Беседу вела Оксана Карнович


Татьяна Лескова с Рудольфом Нуреевым

Татьяна Юрьевна Лескова, выдающаяся балерина и педагог, специалист по восстановлению балетов Михаила Фокина и Леонида Мясина в разных странах мира, правнучка великого писателя Николая Семеновича Лескова, уже более 70 лет живет в Бразилии, оставшись в далекой южноамериканской стране после гастролей труппы «Оригинальный русский балет».

Узнав, что Татьяна Юрьевна собирается прилететь из Рио-де-Жанейро в Париж, чтобы посетить город своего детства и юности, я вылетела на встречу с легендарной женщиной, последней балериной «Орижиналь балле рюс».

Князь Никита Дмитриевич Лобанов-Ростовский, потомок Рюрика в 33 поколении, меценат, коллекционер театральной живописи художников дягилевской антрепризы, прервал свой отдых на Сардинии, чтобы поговорить с Татьяной Юрьевной об общих знакомых и погрузиться в воспоминания о славных годах русского балета за рубежом.

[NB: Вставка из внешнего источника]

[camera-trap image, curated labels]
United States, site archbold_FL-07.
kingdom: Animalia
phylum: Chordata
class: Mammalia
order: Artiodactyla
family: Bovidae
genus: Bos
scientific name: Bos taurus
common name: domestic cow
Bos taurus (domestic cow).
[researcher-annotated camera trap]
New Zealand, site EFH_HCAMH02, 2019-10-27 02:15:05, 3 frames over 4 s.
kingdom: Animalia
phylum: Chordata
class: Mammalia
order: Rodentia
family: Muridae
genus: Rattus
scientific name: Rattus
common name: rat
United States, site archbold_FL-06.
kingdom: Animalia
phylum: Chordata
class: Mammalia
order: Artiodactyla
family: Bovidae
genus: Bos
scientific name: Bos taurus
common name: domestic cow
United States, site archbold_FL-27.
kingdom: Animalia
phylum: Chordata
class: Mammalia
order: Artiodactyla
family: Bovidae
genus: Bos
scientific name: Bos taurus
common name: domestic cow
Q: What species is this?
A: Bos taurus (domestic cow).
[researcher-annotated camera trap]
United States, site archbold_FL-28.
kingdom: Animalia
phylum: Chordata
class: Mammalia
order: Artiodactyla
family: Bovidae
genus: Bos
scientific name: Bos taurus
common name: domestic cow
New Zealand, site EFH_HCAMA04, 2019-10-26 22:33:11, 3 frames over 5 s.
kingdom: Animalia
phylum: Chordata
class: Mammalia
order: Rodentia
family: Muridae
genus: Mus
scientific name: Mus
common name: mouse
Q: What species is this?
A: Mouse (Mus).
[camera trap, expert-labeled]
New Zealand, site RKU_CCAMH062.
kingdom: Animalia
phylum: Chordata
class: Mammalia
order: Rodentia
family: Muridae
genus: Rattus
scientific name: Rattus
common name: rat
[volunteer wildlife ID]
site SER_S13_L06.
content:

Наша встреча состоялась 20 сентября 2019 года на Rue Barbet de Jouy, где Татьяна Юрьевна остановилась у своего родственника, графа Сергея де Палена, долгие годы занимавшего должность вице-президента итальянского концерна FIAT. В парадной, украшенной репликой скульптуры Полины Боргесе и работой Антонио Канова, нас встретила элегантная и женственная 97-летняя балерина.

Мы вызвали такси и поехали в ресторан Le Dome на Монпарнасе. Там началась наша беседа, которая была продолжена на следующий день во время обеда с Татьяной Юрьевной и ее секретарем и помощницей Терезой.

Мы с князем Никитой Дмитриевичем Лобановым-Ростовским выражаем искреннюю признательность супругам Татьяне и Артуру Григорянам, которые помогли Татьяне Юрьевне обработать бесценные воспоминания уже в Бразилии.

 

Марго Фонтейн и Рудольф Нуреев

О.К: Татьяна Юрьевна, расскажите, пожалуйста, о вашем общении с Марго Фонтейн и Рудольфом Нуреевым. С кем вы сначала познакомились?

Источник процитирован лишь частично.